● Extract
= = = = =

Ebb an Flow: A Visual Chronicle of the Changes within Liverpool's Chinatown. Open-Eye, Liverpool

Ebb and Flow takes the visitor on a selected zoom through the history of photographers enduring interest in Liverpool’s Chinatown and the communities that are connected to it. Liverpool established the first Chinatown in Europe in the 1860's and today there are more than 10,000 Chinese residents living in the city and its surrounding areas. 

The exhibition mines Open-Eye’s large print archive for roughly half of the exhibition but opens with a new 2014 commission from London-based photographer Jamie Lau. Lau was invited to make a new body of work based on his impressions of Liverpool's Chinatown, an area he had no prior experience or knowledge of. The resulting images convey a sense of isolation. They are often taken at night in a semi-creeping observational style. The isolation is Lau’s own with the images feeling like they are still a little wary of their subject matter. They capture facades and peep within, not quite confident enough to walk through the door. Windows of takeaways and restaurants, staff and punters are captured waiting for their order or in mid-bite. Detail is captured on signs (‘No Dogs. No Bikes’ on the door of the English Takeaway) or advertising (Holland’s Pies ‘As Tasty as Ever’), look closer and more layers of information are revealed. One man eats a late night dinner, his partners head amusingly obscured by a large roast duck. In another image. a waiter stands in silhouette at the window of the Peking Cantonese style Wong’s Restaurant lit up like a sparkling blue disco ball. He stares out into the streets. Perhaps it's a slow night, but we can’t see his face to know his true thoughts.

The photographs taken in daytime or dusk have a different and, perhaps, more successful quality displaying a sense of Lau’s photographic confidence. Lau captures the dazzling brilliance of light shining off supermarket shutters or the deep shadow of sunset as it envelopes Chinese dragons. They have a pensive atmospheric mood and a slower quality. Tendencies of light, times of day, are observed over time and then captured as opposed to the apparent quickness of the Takeaway shots. Shoot then run.

= = = = =

● Exercise data
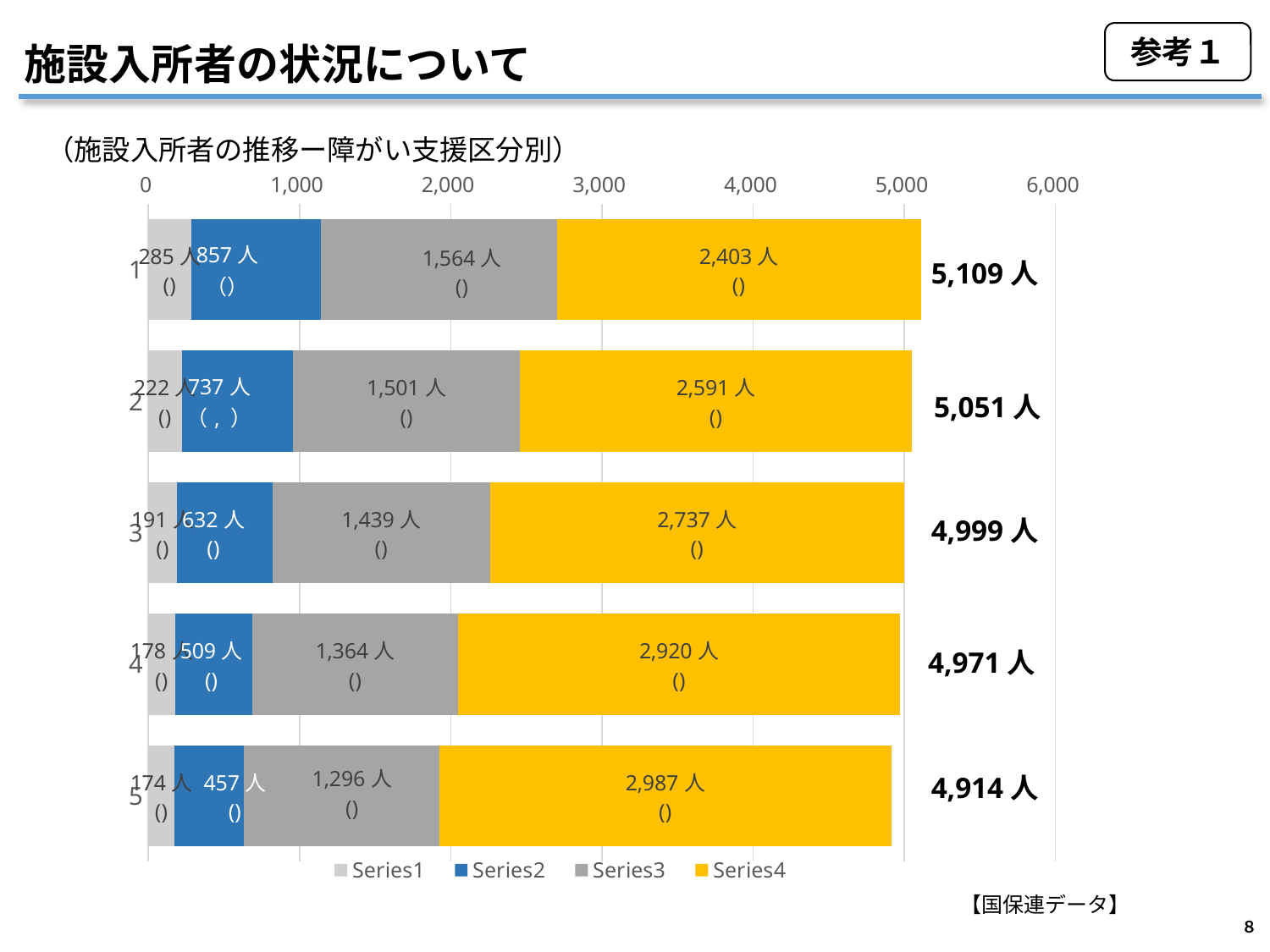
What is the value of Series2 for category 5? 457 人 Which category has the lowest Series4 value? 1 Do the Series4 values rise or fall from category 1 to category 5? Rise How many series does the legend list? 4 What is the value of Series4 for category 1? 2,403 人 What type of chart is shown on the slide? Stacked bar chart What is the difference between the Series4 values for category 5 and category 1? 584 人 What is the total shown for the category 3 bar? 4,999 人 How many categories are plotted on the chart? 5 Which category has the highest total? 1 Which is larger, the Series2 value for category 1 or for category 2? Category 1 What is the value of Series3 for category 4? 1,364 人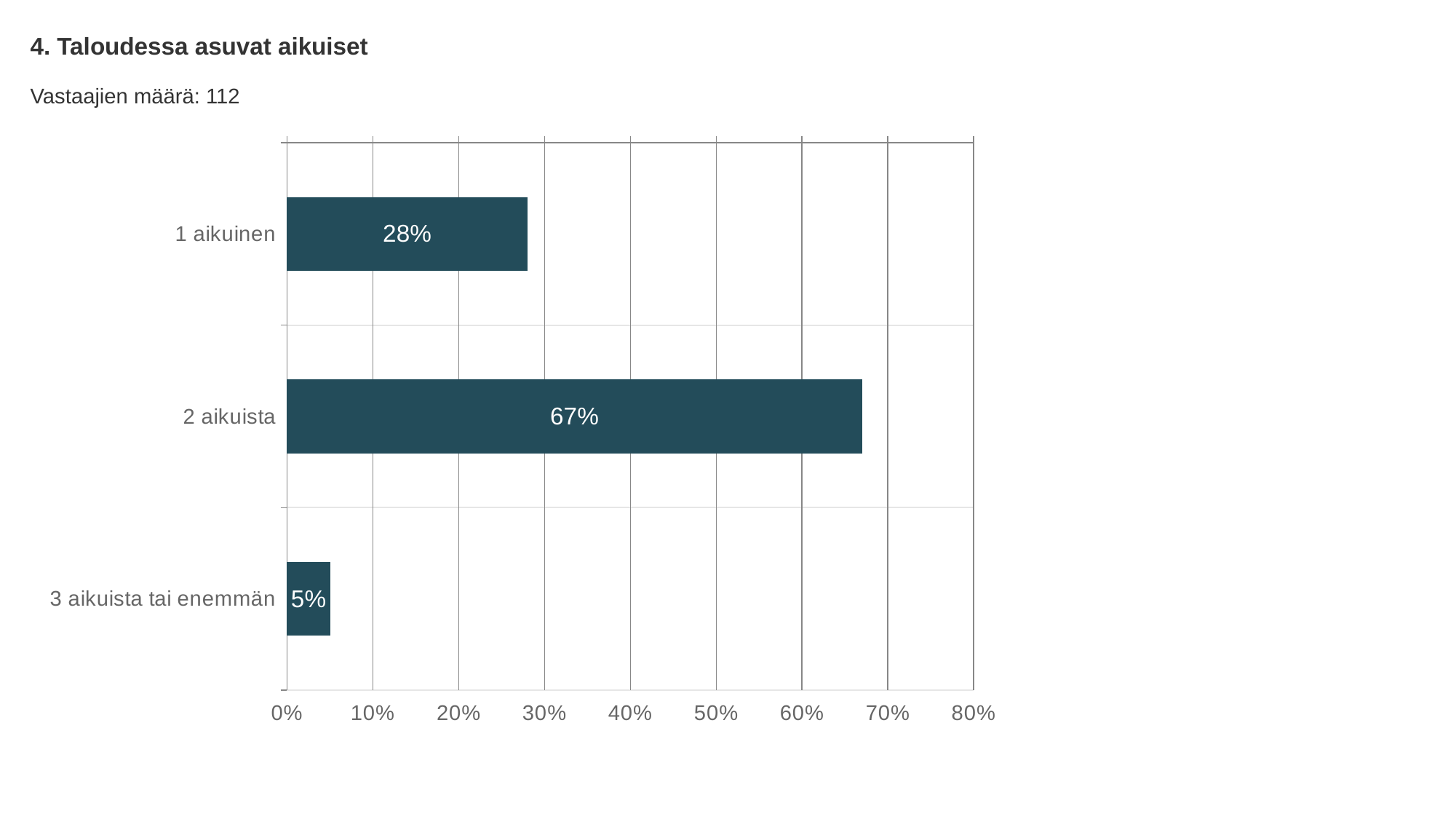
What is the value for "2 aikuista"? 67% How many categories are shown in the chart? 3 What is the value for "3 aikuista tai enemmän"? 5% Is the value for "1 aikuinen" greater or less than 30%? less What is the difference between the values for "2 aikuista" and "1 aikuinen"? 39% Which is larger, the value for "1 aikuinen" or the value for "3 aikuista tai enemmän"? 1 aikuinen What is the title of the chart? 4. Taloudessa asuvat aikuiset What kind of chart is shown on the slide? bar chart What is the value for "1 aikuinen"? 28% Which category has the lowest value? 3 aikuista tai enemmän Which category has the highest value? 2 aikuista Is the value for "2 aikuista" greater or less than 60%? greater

= = = = =

● Try it
From the review of the Chinatown photography exhibition above, set down word for word the passage starting with "Ebb and Flow" and going on through "its surrounding areas.".

● Solution below
Ebb and Flow takes the visitor on a selected zoom through the history of photographers enduring interest in Liverpool’s Chinatown and the communities that are connected to it. Liverpool established the first Chinatown in Europe in the 1860's and today there are more than 10,000 Chinese residents living in the city and its surrounding areas.